When I started this blog, it began as a place for me to reflect on "my journey through life". At the time, I was at a much different place in life (read: happier). My blog was not meant to be humorous nor was it meant to be bitter nor was it meant to be what it has become. It has since evolved into what you see before you. A place for me to rant and rave, bitch and moan, tell funny (hopefully) stories and bond with other bloggers about the woes of life.
23. I don't watch ANTM on a regular basis, but anytime there's a marathon on, I'm glued to the TV.
24. I can't really pin down what makes me happy. Not specifically, but when I
am happy, you'll know instantly because I make up little songs and dances and I spin.
25. I can't remember the last time in my life I was really, truly happy with my life.
26. I'm a really good multitasker, except when it comes to the big things, like education and relationships and career, then I have to choose one to focus on.
27. Most of the decisions I've made in my life were based on what other people wanted, not what I wanted myself. It's made for a very miserable life, but I'm working on living life for me now.
28. I live in constant fear of settling.
29. I don't trust words. I trust actions.
30. My favorite life advice comes from
Magic Hat beer caps.
31. I can't figure out if I'm more afraid of succeeding or of failing. I pick the middle road by not even trying.
32. My dad used to be the captain of a cargo ship. I was a world traveler until about age 8.
33. My dad's family owns a button factory in Iowa and were innovators in the pearl button industry. I think that's awesome.

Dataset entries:
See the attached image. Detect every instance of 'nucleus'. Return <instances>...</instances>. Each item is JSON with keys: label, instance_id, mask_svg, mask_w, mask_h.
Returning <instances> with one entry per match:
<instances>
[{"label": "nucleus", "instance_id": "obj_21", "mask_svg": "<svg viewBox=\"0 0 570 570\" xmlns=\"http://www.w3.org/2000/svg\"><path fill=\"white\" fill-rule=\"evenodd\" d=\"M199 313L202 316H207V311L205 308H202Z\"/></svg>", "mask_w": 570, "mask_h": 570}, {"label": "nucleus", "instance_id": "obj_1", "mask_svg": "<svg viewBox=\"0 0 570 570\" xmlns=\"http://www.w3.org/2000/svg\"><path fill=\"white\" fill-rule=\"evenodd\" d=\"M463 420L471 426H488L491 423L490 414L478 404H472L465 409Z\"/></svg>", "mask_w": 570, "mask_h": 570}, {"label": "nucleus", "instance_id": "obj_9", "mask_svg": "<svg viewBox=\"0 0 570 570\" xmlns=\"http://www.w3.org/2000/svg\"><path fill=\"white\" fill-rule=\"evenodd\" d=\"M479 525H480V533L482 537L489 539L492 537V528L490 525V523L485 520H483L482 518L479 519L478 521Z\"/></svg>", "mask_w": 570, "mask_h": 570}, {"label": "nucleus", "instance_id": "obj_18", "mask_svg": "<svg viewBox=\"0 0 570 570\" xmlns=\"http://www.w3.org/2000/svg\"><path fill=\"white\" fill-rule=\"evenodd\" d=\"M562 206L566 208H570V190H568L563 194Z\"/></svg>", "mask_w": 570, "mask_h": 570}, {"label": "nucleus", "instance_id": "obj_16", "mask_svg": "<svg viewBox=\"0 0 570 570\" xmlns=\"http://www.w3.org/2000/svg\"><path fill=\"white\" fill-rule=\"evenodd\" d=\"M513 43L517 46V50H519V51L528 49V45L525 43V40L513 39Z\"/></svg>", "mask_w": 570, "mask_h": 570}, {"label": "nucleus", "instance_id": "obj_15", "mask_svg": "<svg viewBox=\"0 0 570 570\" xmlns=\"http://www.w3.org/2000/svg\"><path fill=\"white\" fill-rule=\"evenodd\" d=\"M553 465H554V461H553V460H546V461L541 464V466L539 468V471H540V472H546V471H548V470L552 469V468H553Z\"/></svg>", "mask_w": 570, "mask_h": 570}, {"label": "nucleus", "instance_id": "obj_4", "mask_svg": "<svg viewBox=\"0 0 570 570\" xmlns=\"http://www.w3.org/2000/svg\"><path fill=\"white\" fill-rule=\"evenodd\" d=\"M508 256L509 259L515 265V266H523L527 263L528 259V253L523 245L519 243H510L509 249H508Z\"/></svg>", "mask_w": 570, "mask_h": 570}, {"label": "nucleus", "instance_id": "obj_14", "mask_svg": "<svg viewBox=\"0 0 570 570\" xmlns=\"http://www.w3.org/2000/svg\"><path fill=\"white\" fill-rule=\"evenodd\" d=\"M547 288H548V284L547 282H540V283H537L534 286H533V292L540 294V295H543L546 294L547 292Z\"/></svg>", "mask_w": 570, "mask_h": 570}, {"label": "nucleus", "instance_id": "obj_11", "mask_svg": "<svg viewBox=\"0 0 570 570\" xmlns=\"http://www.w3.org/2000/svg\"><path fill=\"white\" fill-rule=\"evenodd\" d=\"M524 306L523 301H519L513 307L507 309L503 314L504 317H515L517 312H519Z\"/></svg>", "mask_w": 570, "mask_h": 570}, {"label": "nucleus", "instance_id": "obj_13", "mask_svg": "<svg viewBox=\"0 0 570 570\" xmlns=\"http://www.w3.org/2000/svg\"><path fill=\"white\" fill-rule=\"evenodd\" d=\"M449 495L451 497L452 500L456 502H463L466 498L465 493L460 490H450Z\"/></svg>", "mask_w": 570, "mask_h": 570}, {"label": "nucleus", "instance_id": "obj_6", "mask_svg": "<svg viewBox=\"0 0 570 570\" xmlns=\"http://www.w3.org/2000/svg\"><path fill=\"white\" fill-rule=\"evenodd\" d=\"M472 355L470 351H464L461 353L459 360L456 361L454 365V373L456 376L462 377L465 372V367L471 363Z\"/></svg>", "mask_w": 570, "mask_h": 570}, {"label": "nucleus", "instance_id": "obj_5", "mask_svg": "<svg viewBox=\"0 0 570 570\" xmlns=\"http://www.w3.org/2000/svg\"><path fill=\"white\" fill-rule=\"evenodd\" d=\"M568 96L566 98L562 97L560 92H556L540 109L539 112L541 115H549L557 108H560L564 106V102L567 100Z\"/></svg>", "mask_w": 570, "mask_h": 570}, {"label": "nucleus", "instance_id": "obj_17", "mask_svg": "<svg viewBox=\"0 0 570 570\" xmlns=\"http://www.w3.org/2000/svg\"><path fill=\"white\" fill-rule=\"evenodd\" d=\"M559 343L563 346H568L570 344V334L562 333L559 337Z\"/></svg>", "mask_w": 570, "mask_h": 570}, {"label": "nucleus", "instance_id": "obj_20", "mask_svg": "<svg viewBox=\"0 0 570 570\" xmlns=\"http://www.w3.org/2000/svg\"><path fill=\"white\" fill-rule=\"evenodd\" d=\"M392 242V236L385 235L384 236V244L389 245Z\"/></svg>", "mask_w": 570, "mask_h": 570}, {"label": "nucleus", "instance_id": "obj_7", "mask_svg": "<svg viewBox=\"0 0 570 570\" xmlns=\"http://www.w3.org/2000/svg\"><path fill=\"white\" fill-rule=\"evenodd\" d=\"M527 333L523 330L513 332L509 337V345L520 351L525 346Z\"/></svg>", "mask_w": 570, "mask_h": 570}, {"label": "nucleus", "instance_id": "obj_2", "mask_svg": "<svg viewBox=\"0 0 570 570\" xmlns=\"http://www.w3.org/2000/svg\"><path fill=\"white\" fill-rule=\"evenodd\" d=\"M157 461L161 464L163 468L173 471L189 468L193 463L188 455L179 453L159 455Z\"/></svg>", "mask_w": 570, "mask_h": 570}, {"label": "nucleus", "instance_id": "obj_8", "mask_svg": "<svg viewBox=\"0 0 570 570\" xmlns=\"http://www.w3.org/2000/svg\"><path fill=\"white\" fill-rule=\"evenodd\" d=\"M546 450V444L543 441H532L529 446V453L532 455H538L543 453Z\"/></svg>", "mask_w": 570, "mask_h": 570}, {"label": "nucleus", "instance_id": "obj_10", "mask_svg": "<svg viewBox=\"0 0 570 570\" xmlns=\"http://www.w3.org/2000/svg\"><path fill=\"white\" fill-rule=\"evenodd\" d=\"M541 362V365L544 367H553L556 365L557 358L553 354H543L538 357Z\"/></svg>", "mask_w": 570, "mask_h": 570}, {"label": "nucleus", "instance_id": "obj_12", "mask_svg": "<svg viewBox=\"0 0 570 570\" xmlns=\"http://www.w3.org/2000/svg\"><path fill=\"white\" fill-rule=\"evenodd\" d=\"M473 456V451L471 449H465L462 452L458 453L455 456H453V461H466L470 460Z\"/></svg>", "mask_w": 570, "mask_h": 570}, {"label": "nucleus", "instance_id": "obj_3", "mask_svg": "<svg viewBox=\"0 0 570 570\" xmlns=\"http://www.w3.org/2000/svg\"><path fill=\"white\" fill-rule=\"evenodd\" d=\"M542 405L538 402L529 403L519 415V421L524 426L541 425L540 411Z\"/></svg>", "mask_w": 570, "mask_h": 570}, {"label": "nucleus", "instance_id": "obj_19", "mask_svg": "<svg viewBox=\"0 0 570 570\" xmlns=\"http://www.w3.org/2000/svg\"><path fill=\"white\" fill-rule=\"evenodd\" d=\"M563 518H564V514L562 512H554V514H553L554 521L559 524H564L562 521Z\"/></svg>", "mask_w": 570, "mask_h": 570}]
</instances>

▸ Goal of the exercise: Extend the numbered list of personal facts in the blog post, beginning with item 34.

▸ The answer:
34. I hate shopping. Any kind of shopping. Hate it.
35. I love helping people and making their lives easier. It makes me feel good, productive and accomplished.
36. My first
real boyfriend was abusive and cheated on me frequently. That was the first and the last time I ever allowed a guy to treat me that way.
37. I love my feet, my knees, my hips, and my collar bones. Basically all the bony parts of my body.
38. Mind-altering substances scare me a little. Not that I'm afraid of their effects, but that I would enjoy them too much and would end up on an episode of
Intervention.
39. I hate
stuff. I don't understand why people insist on having so much
stuff. Every time I move I purge more and more useless
stuff and it makes me feel so good.
40. I feel guilty over my grandfather's death. It's totally irrational and illogical, but I often wonder if he would have still fallen down the stairs if I had chosen
not to move away.
41. I don't know how to
want things. In my mind,
wanting something is wrong and a sign of weakness. I can't explain this. Well, I can, but we don't have the time to get into it.
42. I have to have a million and one things going on at once in order to not be bored.
43. I love strawberries.
44. I love music.
45. I love driving a stick shift. It makes me feel strong and powerful.
46. I'm terrified of having kids.
47. I hate spending other peoples money.
48. I often wish I could see myself through other people's eyes. I'm sure they don't see me the way I think they do.
49. I don't regret breaking up with any of my exes.
50. When it comes to intimate relationships, I think bodily functions should always remain private. Always. There are some things I just don't ever want to hear, see or smell. Ever.
51. I have scars on my body that make me severely insecure, force me to be extremely conscious of the way I do things at all times and make me fear the moment someone notices them and asks me about them.
52. I love getting dirty (you can interpret that any way you want).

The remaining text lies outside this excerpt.